4.10.2 LDPC Codes
LDPC codes—Gallager codes—are block codes with a sparse parity-check matrix meaning that only a small fraction of the matrix elements are 1 (“low density”). First proposed by Robert G. Gallager in 1963, LDPC codes were computationally impractical at the time and were largely forgotten until they were re-introduced by MacKay and Neal in the mid-1990s, when advances in processing made iterative decoding feasible.
An LDPC code can be represented by a sparse parity-check matrix of dimension (n–k)×n, where each parity equation involves only a few codeword bits. This structure can also be represented as a Tanner graph, a bipartite graph connecting variable nodes (bits) and check nodes (parity equations).
Decoding is performed iteratively using message passing (belief propagation), in which nodes exchange reliability information until the parity constraints are satisfied.

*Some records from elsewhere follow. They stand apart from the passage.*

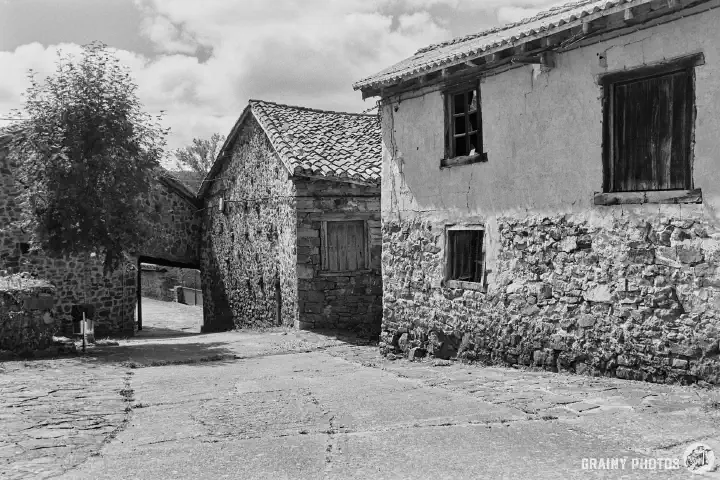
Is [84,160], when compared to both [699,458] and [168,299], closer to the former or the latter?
[699,458]

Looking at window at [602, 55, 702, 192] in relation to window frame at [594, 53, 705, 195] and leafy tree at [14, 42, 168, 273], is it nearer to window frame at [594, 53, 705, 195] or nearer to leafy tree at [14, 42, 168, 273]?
window frame at [594, 53, 705, 195]

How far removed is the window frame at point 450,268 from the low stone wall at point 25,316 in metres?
6.64

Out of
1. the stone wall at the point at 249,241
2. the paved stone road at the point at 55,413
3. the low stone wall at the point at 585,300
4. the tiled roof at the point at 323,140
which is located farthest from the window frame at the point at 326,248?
the paved stone road at the point at 55,413

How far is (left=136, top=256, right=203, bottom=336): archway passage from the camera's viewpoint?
20953mm

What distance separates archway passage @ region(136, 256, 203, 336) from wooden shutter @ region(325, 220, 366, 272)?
7.06m

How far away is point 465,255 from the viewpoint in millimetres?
10375

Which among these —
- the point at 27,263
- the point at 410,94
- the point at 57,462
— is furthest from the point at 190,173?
the point at 57,462

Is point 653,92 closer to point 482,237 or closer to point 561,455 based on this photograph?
point 482,237

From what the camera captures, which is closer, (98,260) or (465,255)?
(465,255)

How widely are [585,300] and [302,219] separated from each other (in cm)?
782

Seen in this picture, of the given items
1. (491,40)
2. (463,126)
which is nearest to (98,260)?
A: (463,126)

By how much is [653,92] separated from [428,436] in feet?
14.8

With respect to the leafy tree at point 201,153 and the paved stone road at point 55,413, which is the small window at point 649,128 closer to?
the paved stone road at point 55,413

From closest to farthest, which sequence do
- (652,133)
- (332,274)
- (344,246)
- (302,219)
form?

LDPC codes are often described by their degree distribution (n,c,p), where n is the codeword length, c is the number of variable nodes connected to each check node, and p is the number of parity checks per variable node.
LDPC codes can be viewed as compound or “graph-based” codes because the sparse parity structure acts as a set of many shallow constituent codes (accumulators) operating in parallel—an interpretation that explains their excellent iterative-decoding performance.
LDPC codes offer several advantages and trade-offs relative to Turbo codes:
- Lower decoding complexity for large block sizes due to sparse message passing.
- No low-weight codewords (Turbo codes may exhibit error floors due to such codewords).
- Excellent performance at high code rates (e.g., ¾, ⅚, ⅞).
They do, however, have a number of disadvantages:
- More complex encoding for large block lengths requires matrix inversion or specialized encoders.
- Less effective than Turbo codes at very low code rates (e.g., ⅙, ⅓, ½).
- Slower than Turbo codes to converge, often requiring more than 100 iterations, although typically only 20-30.
LDPC codes now dominate modern HTS systems, such as DVB-S2/S2X and CCSDS 131.0-B-4, and are standard in 5G NR, Wi-Fi 6/7, and deep-space missions, where they operate within ≈ 1 dB of the Shannon limit.